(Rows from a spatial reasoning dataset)
+ + + + +
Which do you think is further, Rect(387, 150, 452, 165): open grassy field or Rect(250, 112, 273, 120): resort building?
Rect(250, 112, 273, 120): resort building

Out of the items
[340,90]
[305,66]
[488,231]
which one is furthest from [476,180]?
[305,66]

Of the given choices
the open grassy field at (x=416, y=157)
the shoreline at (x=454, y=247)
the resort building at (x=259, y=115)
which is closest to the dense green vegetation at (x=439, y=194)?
+ + + + +
## Task details
Transcribe every entry verbatim.

## The output
Which do you think is further, Rect(387, 150, 452, 165): open grassy field or Rect(250, 112, 273, 120): resort building?
Rect(250, 112, 273, 120): resort building

Out of the items
[340,90]
[305,66]
[488,231]
which one is furthest from [476,180]?
[305,66]

Of the given choices
the open grassy field at (x=416, y=157)
the shoreline at (x=454, y=247)
the resort building at (x=259, y=115)
which is closest to the dense green vegetation at (x=439, y=194)?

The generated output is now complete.